Problem to solve> Please restate the data that follows word for word, with the pictures left out.

Recorded data>

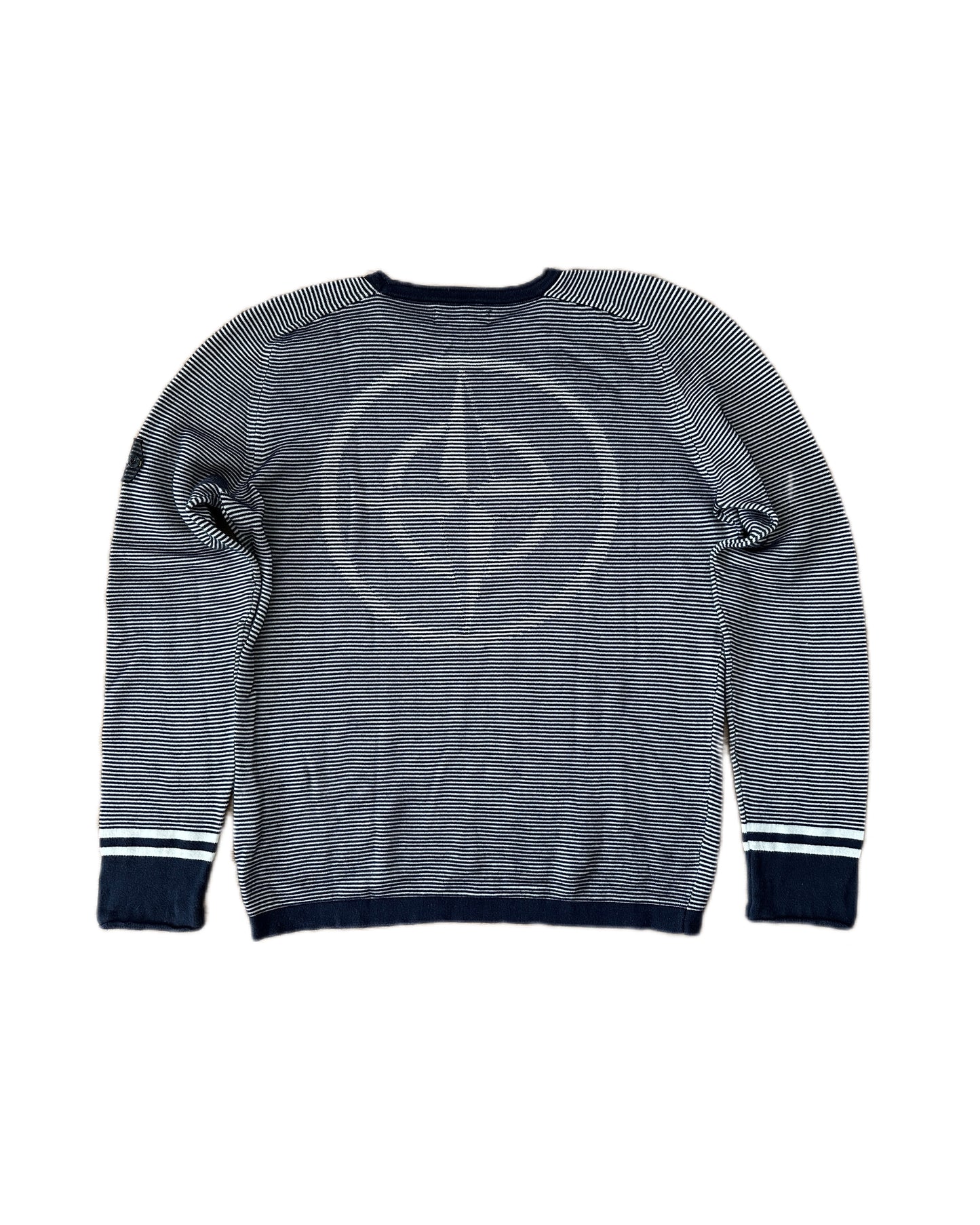 Stone Island 2009 Holographic Logo Mesh Badge 3D Knit Sweatshirt - L - Made in Italy
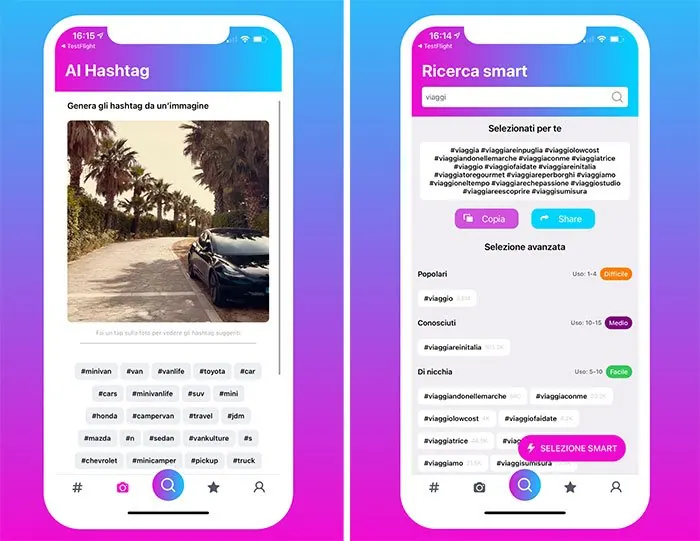 Hashy app per iOS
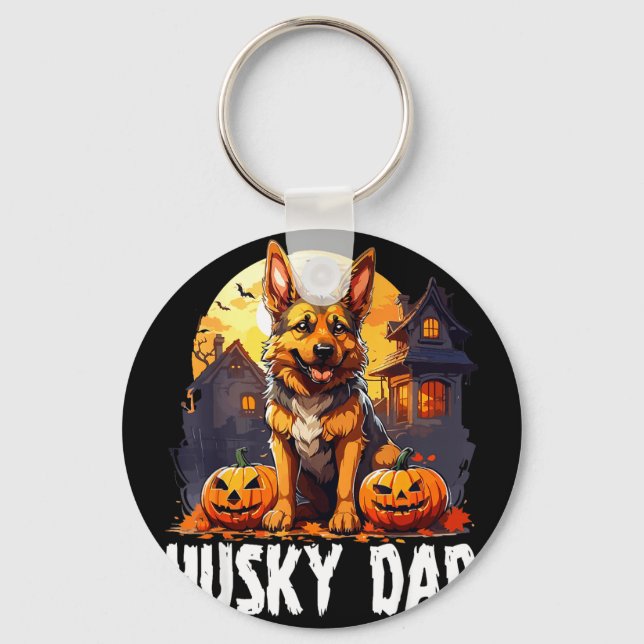 Chaveiro Papai Husky no Halloween  (Frente)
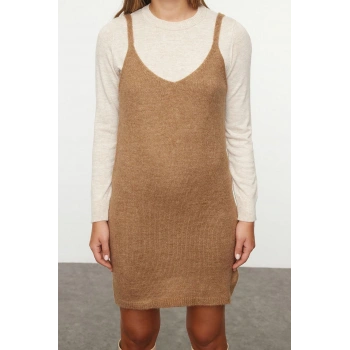 Moda Stil Regular Havuz Yaka Mini Boy Triko Yumuşak Dokulu Askılı Elbise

Task answer>
 Stone Island 2009 Holographic Logo Mesh Badge 3D Knit Sweatshirt - L - Made in Italy
 Hashy app per iOS
 Chaveiro Papai Husky no Halloween  (Frente)
 Moda Stil Regular Havuz Yaka Mini Boy Triko Yumuşak Dokulu Askılı Elbise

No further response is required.